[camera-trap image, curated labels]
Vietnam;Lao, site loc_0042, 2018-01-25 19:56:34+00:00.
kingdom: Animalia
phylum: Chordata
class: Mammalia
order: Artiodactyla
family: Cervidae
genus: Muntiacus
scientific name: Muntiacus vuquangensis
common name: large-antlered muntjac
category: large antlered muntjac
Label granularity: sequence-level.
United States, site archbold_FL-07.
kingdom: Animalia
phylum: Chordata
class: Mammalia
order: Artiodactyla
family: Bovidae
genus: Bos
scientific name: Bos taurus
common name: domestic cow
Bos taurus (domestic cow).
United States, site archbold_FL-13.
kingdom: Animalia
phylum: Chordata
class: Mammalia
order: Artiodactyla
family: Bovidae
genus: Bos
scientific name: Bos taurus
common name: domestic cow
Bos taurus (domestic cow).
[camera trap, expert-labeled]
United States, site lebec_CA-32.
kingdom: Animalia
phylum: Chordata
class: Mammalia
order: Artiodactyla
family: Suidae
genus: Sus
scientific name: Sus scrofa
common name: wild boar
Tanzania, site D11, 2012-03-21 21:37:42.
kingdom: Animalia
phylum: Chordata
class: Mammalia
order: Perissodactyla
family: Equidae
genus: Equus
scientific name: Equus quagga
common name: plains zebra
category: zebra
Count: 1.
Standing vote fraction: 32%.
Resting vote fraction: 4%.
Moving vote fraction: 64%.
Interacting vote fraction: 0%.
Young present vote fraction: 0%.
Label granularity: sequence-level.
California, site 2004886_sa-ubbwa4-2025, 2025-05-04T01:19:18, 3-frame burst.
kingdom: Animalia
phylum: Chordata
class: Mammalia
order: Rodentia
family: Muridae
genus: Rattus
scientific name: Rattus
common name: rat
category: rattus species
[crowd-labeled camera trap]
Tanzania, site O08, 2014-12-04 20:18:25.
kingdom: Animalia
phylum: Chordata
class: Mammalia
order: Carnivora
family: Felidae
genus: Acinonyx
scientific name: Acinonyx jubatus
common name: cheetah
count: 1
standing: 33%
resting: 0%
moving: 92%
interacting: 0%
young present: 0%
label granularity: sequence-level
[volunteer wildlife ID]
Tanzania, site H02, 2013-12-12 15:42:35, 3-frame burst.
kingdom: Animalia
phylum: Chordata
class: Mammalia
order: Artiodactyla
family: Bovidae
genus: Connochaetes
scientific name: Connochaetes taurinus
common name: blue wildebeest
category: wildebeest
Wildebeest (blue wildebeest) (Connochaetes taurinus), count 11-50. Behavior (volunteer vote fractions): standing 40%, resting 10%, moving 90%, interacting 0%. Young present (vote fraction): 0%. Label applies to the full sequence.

※

§ WHAT IS BEING ASKED
For this listing, copy out every line that includes the word "genus".

§ EXERCISE RESULT
genus: Muntiacus
genus: Bos
genus: Bos
genus: Sus
genus: Equus
genus: Rattus
genus: Acinonyx
genus: Connochaetes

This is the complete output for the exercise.